# Question about film processing



## telex95 (Nov 20, 2004)

After the film is pull out of the film canister and into the tank, is there time limit on how long the film can 
stay in the tank before adding the developer? 

The reason for asking is that I would like to load the film onto the reel at home, then bring it to school to develop.

Thanks in advance!


----------



## aggiezach (Nov 20, 2004)

As long as your developing tank is light tight (which it should be, of course), you can theoretically leave it in there as long as you need. It doesn't expire any faster out of the canister (provided that it is kept in a light free environment)



Zach


----------



## Hertz van Rental (Nov 20, 2004)

You also need to keep the film cool and dry. As long as these three criteria are met you should have no problems.
Although... do ensure that the spiral cannot slip up to the top of the tank when you are moving it around. This can happen with some makes and it means that when you put the chemicals in you can get a band of unexposed film where it has not been completely immersed.


----------



## Saeid (Nov 21, 2004)

And of course the tank should be perfectly clean (it should always be to get good results)... cause if it contains any chemicals, it will damage the film!
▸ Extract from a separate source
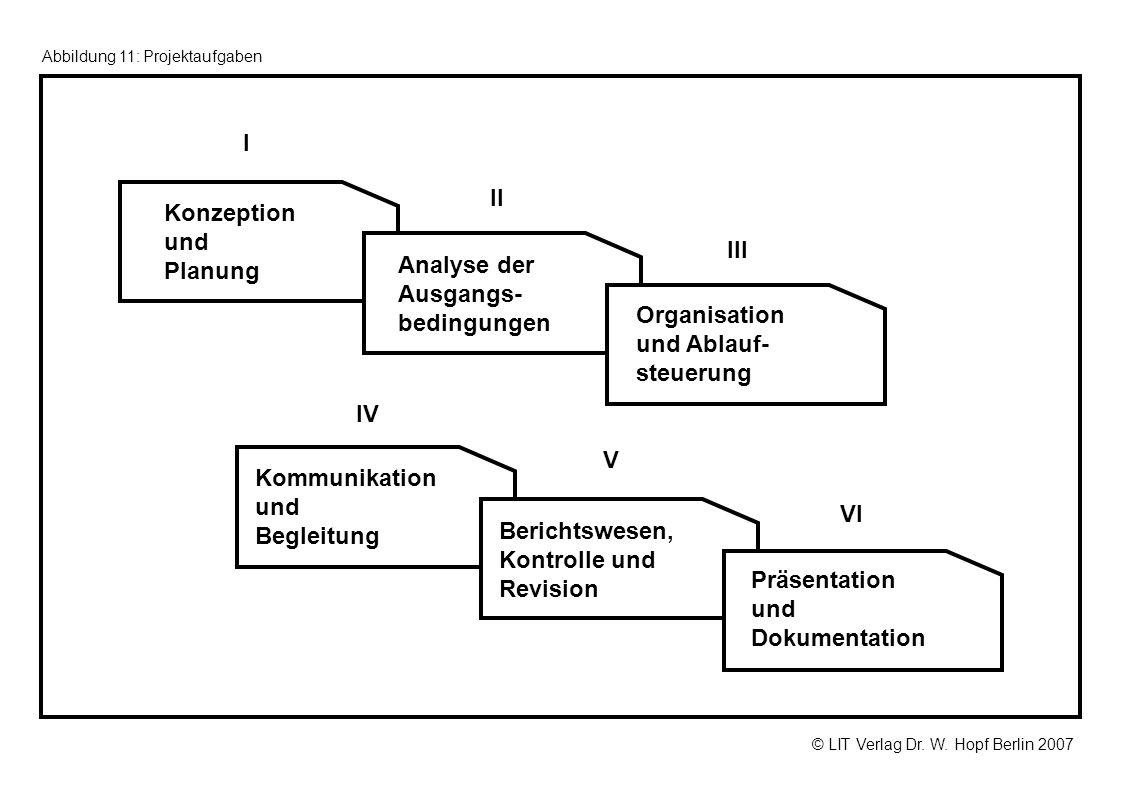 I II Konzeption und Planung III Analyse der Ausgangs- bedingungen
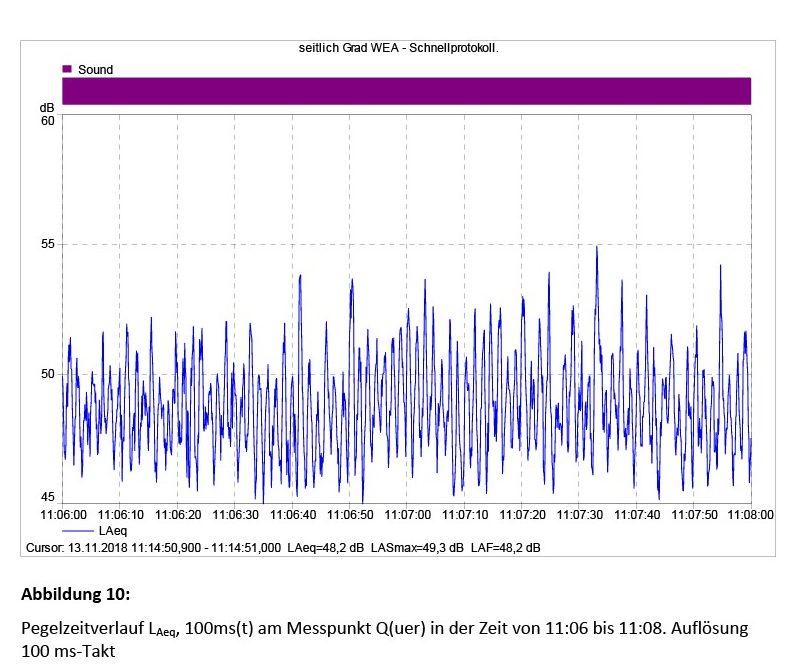 Bild 10 Pegelzeitverlauf LAeq, 100ms(t) am Messpunkt Q(uer) in der Zeit von 11:06 bis 11:08. Auflösung 100ms-Takt. Bild: Martinez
So with a CLEAN tank, and tightly shut (light free), u can leave it as long as u want... leave it in the for a good 2 years!


----------



## terri (Nov 21, 2004)

I did this as a matter of rote the last month of my class.   I only had 5 hours of darkroom time between classes and I didn't want to waste a minute of it loading the film onto the reels.   I sat at home and loaded the film using my changing bag an hour or two before heading out the door, sealed the tank and headed on.  

Worked like a charm.   

But I'd agree, probably not particularly wise to let it stay in the tank indefinitely, if for no other reason someone else could accidentally pop it open to see what's in there.


----------



## Saeid (Nov 22, 2004)

Ahhh... a classic case of how curiosity killed the cat!


----------